§ **Task directions**
Can you switch "Listing" to "Returning" and write out all of the data below again, with nothing else changed?

## Start Data shown

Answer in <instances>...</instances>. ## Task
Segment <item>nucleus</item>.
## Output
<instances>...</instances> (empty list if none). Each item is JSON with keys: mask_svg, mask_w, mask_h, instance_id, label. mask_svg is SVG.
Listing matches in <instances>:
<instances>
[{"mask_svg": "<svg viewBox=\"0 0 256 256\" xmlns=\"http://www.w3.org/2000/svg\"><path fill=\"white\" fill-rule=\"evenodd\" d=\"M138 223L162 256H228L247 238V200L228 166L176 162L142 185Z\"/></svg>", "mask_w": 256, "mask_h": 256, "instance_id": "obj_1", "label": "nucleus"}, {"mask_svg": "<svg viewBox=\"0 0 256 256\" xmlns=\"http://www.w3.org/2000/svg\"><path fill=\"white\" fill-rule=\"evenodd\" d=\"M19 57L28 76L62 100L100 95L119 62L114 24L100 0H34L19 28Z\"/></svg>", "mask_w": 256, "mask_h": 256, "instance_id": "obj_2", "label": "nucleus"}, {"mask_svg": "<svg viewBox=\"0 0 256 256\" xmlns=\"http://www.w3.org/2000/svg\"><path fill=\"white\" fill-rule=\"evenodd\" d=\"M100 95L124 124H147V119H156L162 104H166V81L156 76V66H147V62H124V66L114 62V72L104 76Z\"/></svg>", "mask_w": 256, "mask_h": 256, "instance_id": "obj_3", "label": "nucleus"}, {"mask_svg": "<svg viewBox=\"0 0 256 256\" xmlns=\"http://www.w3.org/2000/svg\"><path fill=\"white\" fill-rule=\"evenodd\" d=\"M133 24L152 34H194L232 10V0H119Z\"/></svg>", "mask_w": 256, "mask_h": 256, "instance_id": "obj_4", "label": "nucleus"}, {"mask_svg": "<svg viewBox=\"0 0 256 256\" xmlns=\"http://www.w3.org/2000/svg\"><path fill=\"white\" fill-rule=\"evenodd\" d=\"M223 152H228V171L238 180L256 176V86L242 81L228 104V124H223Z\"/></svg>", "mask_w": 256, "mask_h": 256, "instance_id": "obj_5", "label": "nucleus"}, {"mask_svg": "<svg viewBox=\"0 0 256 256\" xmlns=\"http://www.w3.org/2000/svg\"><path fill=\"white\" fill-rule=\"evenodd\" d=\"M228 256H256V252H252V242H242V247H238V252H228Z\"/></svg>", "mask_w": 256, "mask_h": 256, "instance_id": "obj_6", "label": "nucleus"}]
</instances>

## End Data shown

§ **Solved problem**
Answer in <instances>...</instances>. ## Task
Segment <item>nucleus</item>.
## Output
<instances>...</instances> (empty list if none). Each item is JSON with keys: mask_svg, mask_w, mask_h, instance_id, label. mask_svg is SVG.
Returning matches in <instances>:
<instances>
[{"mask_svg": "<svg viewBox=\"0 0 256 256\" xmlns=\"http://www.w3.org/2000/svg\"><path fill=\"white\" fill-rule=\"evenodd\" d=\"M138 223L162 256H228L247 238V200L228 166L176 162L142 185Z\"/></svg>", "mask_w": 256, "mask_h": 256, "instance_id": "obj_1", "label": "nucleus"}, {"mask_svg": "<svg viewBox=\"0 0 256 256\" xmlns=\"http://www.w3.org/2000/svg\"><path fill=\"white\" fill-rule=\"evenodd\" d=\"M19 57L28 76L62 100L100 95L119 62L114 24L100 0H34L19 28Z\"/></svg>", "mask_w": 256, "mask_h": 256, "instance_id": "obj_2", "label": "nucleus"}, {"mask_svg": "<svg viewBox=\"0 0 256 256\" xmlns=\"http://www.w3.org/2000/svg\"><path fill=\"white\" fill-rule=\"evenodd\" d=\"M100 95L124 124H147V119H156L162 104H166V81L156 76V66H147V62H124V66L114 62V72L104 76Z\"/></svg>", "mask_w": 256, "mask_h": 256, "instance_id": "obj_3", "label": "nucleus"}, {"mask_svg": "<svg viewBox=\"0 0 256 256\" xmlns=\"http://www.w3.org/2000/svg\"><path fill=\"white\" fill-rule=\"evenodd\" d=\"M133 24L152 34H194L232 10V0H119Z\"/></svg>", "mask_w": 256, "mask_h": 256, "instance_id": "obj_4", "label": "nucleus"}, {"mask_svg": "<svg viewBox=\"0 0 256 256\" xmlns=\"http://www.w3.org/2000/svg\"><path fill=\"white\" fill-rule=\"evenodd\" d=\"M223 152H228V171L238 180L256 176V86L242 81L228 104V124H223Z\"/></svg>", "mask_w": 256, "mask_h": 256, "instance_id": "obj_5", "label": "nucleus"}, {"mask_svg": "<svg viewBox=\"0 0 256 256\" xmlns=\"http://www.w3.org/2000/svg\"><path fill=\"white\" fill-rule=\"evenodd\" d=\"M228 256H256V252H252V242H242V247H238V252H228Z\"/></svg>", "mask_w": 256, "mask_h": 256, "instance_id": "obj_6", "label": "nucleus"}]
</instances>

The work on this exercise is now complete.